BRIEF →
Every entry that follows should be output exactly, and every image in it left out.

DATA FOR THIS TASK →
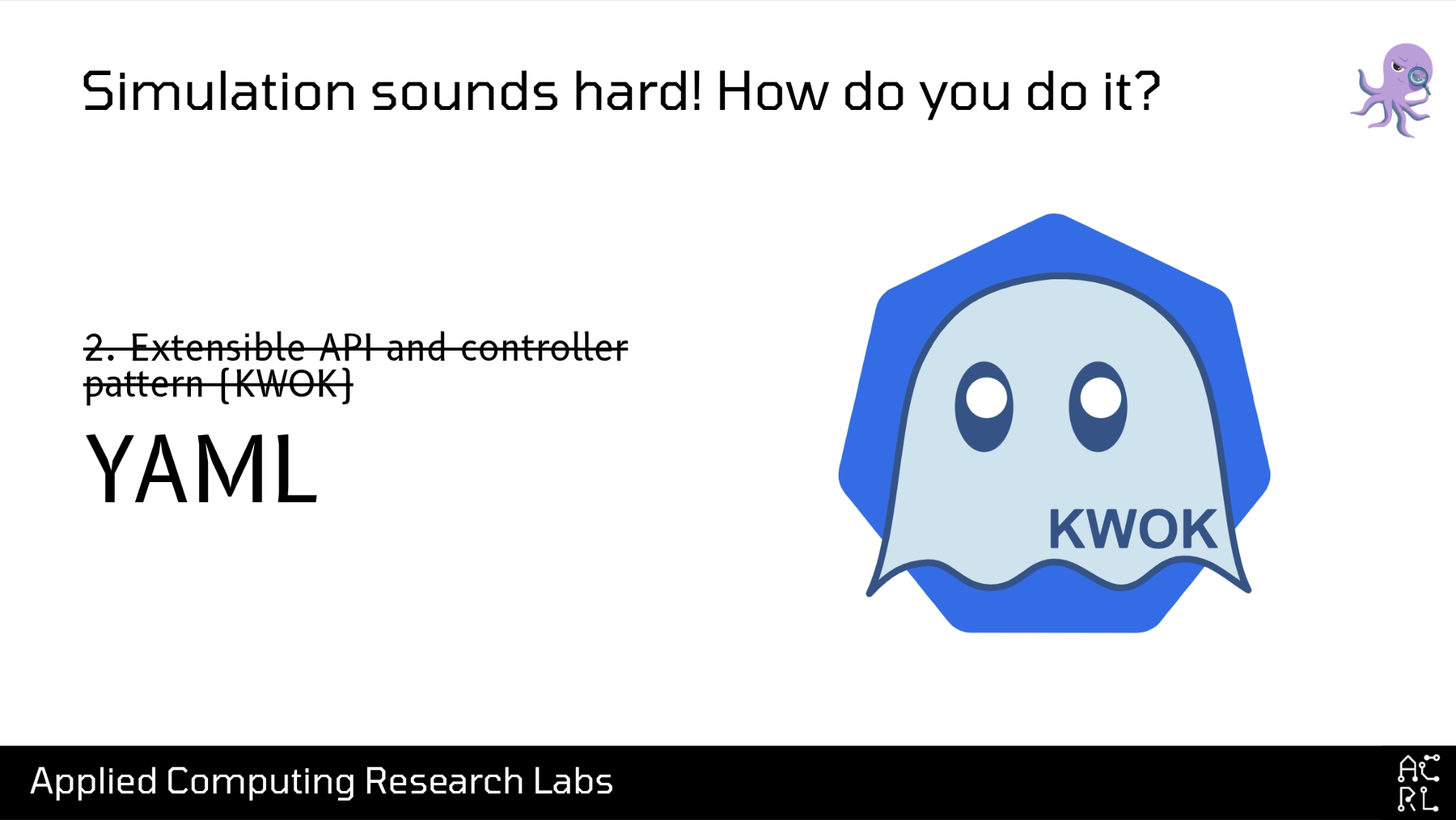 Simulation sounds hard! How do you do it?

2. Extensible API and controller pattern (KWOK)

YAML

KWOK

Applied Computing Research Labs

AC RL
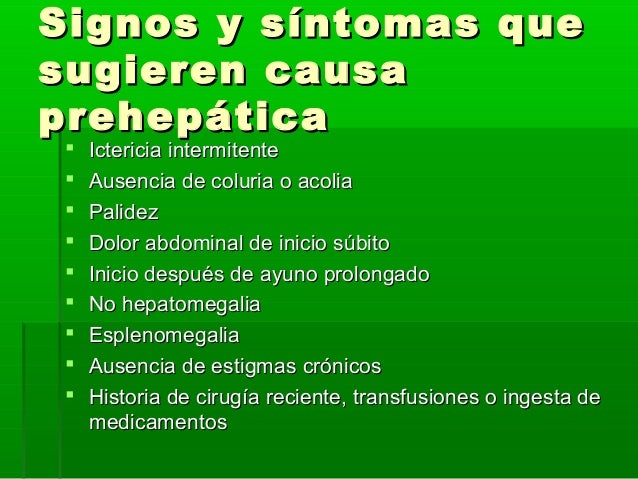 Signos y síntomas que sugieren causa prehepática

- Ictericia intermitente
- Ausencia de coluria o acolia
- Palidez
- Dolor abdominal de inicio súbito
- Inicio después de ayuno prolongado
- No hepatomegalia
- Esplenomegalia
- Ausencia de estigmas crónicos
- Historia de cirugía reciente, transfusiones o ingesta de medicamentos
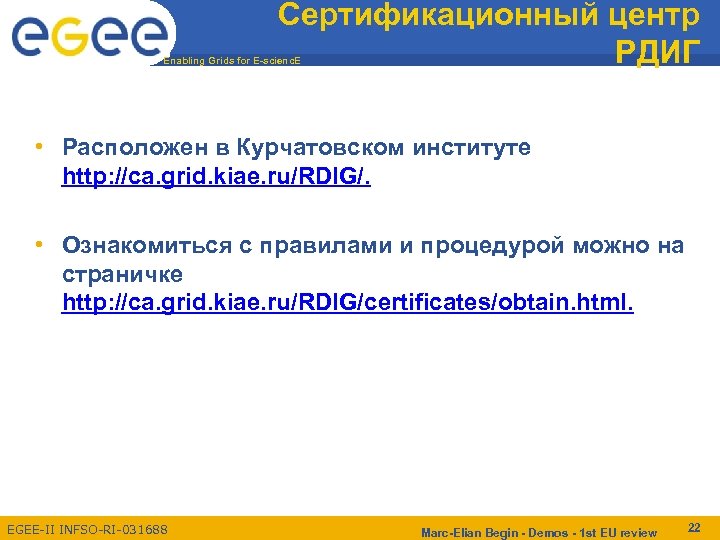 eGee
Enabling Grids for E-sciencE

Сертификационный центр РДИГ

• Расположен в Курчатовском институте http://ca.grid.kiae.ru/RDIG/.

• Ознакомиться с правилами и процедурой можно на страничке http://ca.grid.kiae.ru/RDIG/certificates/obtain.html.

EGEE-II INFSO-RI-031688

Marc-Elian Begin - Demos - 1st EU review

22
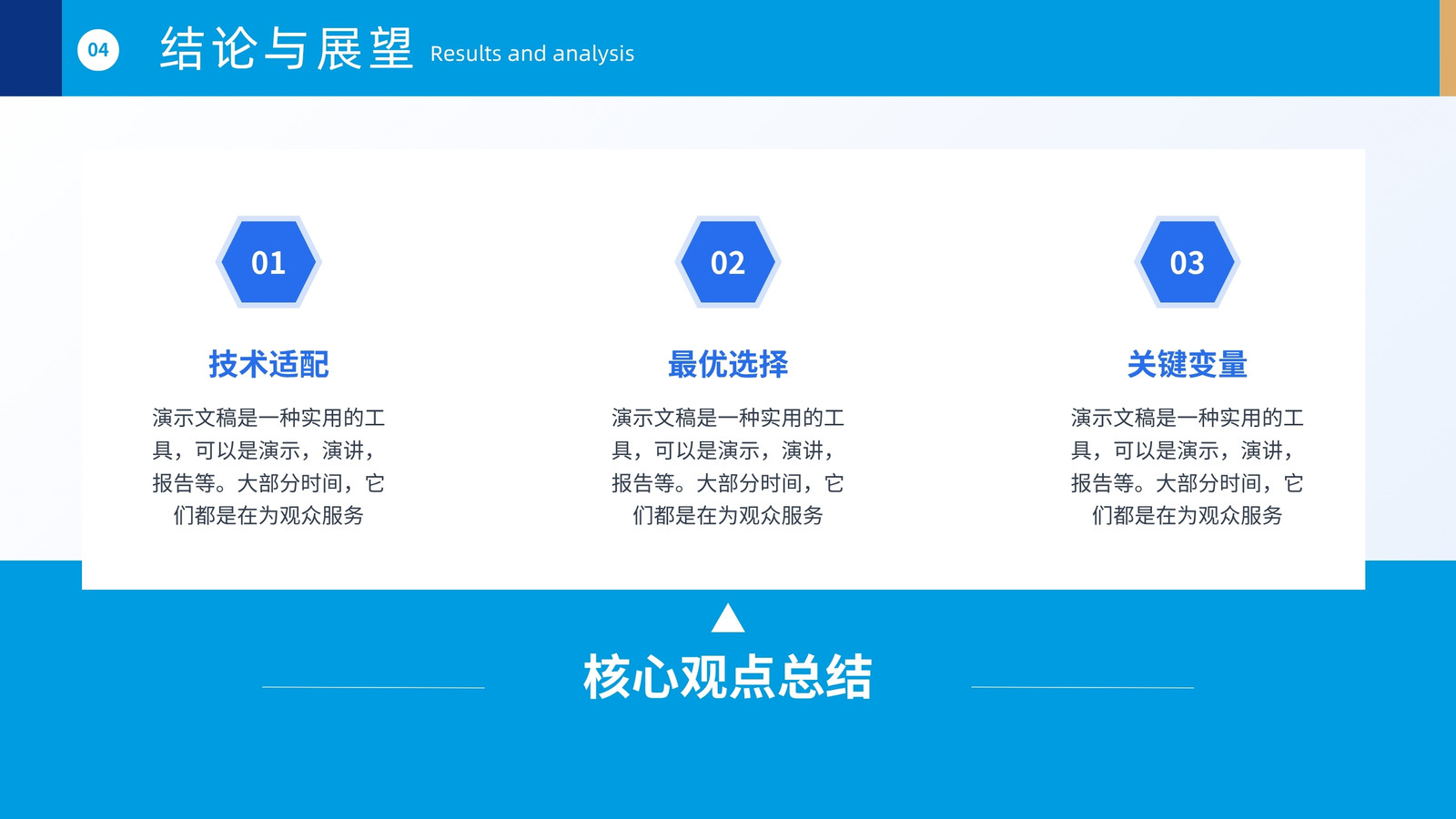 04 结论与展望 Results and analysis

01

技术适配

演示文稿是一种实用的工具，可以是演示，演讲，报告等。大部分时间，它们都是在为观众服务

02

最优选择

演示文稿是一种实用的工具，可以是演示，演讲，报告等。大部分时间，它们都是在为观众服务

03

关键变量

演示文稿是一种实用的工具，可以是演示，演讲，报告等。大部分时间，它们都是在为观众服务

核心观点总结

TASK SOLUTION →
 Simulation sounds hard! How do you do it?

2. Extensible API and controller pattern (KWOK)

YAML

KWOK

Applied Computing Research Labs

AC RL
 Signos y síntomas que sugieren causa prehepática

- Ictericia intermitente
- Ausencia de coluria o acolia
- Palidez
- Dolor abdominal de inicio súbito
- Inicio después de ayuno prolongado
- No hepatomegalia
- Esplenomegalia
- Ausencia de estigmas crónicos
- Historia de cirugía reciente, transfusiones o ingesta de medicamentos
 eGee
Enabling Grids for E-sciencE

Сертификационный центр РДИГ

• Расположен в Курчатовском институте http://ca.grid.kiae.ru/RDIG/.

• Ознакомиться с правилами и процедурой можно на страничке http://ca.grid.kiae.ru/RDIG/certificates/obtain.html.

EGEE-II INFSO-RI-031688

Marc-Elian Begin - Demos - 1st EU review

22
 04 结论与展望 Results and analysis

01

技术适配

演示文稿是一种实用的工具，可以是演示，演讲，报告等。大部分时间，它们都是在为观众服务

02

最优选择

演示文稿是一种实用的工具，可以是演示，演讲，报告等。大部分时间，它们都是在为观众服务

03

关键变量

演示文稿是一种实用的工具，可以是演示，演讲，报告等。大部分时间，它们都是在为观众服务

核心观点总结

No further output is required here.